Step 1: Preserve Evidence Immediately

In the digital world, evidence is important. Suspects can delete messages, deactivate accounts, or “unsend” documents in seconds. Speed and silence are your best tools. It is best not to alert the perpetrator that you are onto them, as this often leads to the immediate destruction of proof.

What to collect:

• Screenshots
• Financial Records
• Metadata
• Communication Logs

Step 2: Contact Financial Institutions (If Money Transfer Is Involved)

If you have transferred funds or noticed unauthorized activity, minutes matter. Digital assets and cash transfers are often moved through multiple accounts quickly to make them untraceable.

What you should do:

• Notify Your Bank Immediately
• Report to E-Wallets/Platforms
• Request an Investigation by the Bank or Wallets/Platforms

Step 3: File a Criminal Complaint

In Cambodia, a “complaint” is the legal trigger for a formal investigation.

Where to Report:

• Anti-Cybercrime Department: Located within the Ministry of Interior in Phnom Penh. This is the specialized unit for digital fraud.
• Local Police: If you cannot reach the capital, file a report at your local Sangkat or District police station.
• Court of First Instance: Or file a complaint in your city or province.

Step 4: Consider if Civil Action is Applicable

A civil lawsuit is typically pursued in parallel with, or after, a criminal case. It is most effective when:

• Identifiable Offender: You have the real name and physical address or registered business location of the person/company that defrauded you.
• Contractual Relationship: There was a formal or informal agreement (e.g., an “investment contract” or a service agreement) that was breached.
• Vicarious Liability: If the scam happened within a specific hotel, casino, or commercial building, new 2026 regulations allow victims to potentially seek damages from property owners who knowingly facilitated or provided space for scam operations.

Step 5: Assess Data Protection & Contractual Exposure

If a business suffers a cybercrime (hacking, ransomware, data breach), it must assess both criminal exposure and civil/contractual liability.

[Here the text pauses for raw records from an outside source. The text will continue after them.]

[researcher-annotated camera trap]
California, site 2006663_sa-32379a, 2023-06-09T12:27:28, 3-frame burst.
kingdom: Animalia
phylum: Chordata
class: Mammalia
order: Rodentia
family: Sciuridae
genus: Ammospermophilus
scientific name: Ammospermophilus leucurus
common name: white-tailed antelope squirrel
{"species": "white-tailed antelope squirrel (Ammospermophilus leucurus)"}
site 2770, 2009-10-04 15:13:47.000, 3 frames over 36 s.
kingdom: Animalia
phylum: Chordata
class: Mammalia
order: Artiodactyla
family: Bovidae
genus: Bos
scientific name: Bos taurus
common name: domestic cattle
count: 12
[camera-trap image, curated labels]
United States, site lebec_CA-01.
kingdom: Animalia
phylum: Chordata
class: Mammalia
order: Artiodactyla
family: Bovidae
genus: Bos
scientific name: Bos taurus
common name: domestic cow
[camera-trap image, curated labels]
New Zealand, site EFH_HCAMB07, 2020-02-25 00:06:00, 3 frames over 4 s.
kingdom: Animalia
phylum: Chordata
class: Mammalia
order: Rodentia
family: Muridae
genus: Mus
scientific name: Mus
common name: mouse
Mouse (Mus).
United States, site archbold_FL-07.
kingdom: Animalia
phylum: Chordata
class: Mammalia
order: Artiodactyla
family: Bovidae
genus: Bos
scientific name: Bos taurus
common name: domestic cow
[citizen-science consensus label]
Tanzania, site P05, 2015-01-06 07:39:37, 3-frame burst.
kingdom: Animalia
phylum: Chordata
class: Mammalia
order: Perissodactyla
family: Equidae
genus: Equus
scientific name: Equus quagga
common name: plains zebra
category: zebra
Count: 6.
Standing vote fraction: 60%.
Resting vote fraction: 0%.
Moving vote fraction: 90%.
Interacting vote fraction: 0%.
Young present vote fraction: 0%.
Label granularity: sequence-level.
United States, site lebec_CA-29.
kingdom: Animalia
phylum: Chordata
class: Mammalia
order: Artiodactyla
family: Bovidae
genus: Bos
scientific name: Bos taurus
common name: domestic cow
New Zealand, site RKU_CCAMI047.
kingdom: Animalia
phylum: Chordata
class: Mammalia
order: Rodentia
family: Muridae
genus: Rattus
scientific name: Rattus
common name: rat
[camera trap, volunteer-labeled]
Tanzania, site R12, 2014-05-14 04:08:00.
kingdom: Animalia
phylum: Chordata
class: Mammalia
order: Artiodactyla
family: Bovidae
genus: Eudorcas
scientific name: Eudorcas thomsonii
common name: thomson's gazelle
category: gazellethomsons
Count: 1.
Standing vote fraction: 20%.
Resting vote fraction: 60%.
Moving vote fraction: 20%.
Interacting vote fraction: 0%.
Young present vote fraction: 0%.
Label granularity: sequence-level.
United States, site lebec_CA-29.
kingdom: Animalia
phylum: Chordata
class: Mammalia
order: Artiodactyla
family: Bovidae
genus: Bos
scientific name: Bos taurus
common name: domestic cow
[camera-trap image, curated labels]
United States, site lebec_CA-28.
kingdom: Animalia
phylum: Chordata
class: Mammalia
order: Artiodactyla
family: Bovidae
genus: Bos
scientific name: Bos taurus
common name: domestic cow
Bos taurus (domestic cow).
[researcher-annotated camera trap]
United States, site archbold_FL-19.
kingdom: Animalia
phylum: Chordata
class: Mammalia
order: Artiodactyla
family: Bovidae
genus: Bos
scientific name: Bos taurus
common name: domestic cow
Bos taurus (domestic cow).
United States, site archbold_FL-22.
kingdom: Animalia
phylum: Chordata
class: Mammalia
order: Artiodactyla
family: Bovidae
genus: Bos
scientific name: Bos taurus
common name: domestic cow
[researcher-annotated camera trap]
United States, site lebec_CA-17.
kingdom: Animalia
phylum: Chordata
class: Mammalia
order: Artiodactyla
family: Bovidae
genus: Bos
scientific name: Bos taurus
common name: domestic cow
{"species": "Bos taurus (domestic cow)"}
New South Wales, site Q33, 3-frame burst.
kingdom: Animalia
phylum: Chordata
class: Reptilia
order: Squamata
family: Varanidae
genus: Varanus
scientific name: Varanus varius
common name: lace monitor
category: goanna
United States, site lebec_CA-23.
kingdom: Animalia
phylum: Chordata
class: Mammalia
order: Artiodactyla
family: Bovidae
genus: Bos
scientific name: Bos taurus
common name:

1. Review Contractual Obligations

If customer or employee data was compromised due to a cyberattack, the business must review confidentiality clauses, data protection obligations, security warranties, limitation of liability clauses. If the company promised to protect data but failed to implement reasonable cybersecurity measures, it may be considered a breach of contract.

If company directors or employees were involved (for example, insider data theft), they may also face criminal responsibility. In addition, if the company failed to prevent obvious security risks, authorities may investigate negligence depending on circumstances.

2. Implement Stronger Cybersecurity Practices

To reduce cybercrime risks, businesses should install firewalls and intrusion detection systems, use encryption, apply regular security updates, use multi-factor authentication, and perform cybersecurity audits.

Training employees in identifying suspicious emails, protecting passwords, reporting security incidents immediately, can also be an important preventative action. Employee negligence can create corporate liability.

3. Seek Legal Advice Early

Taking swift legal action can also limit liability for companies and prevent further loss for individuals.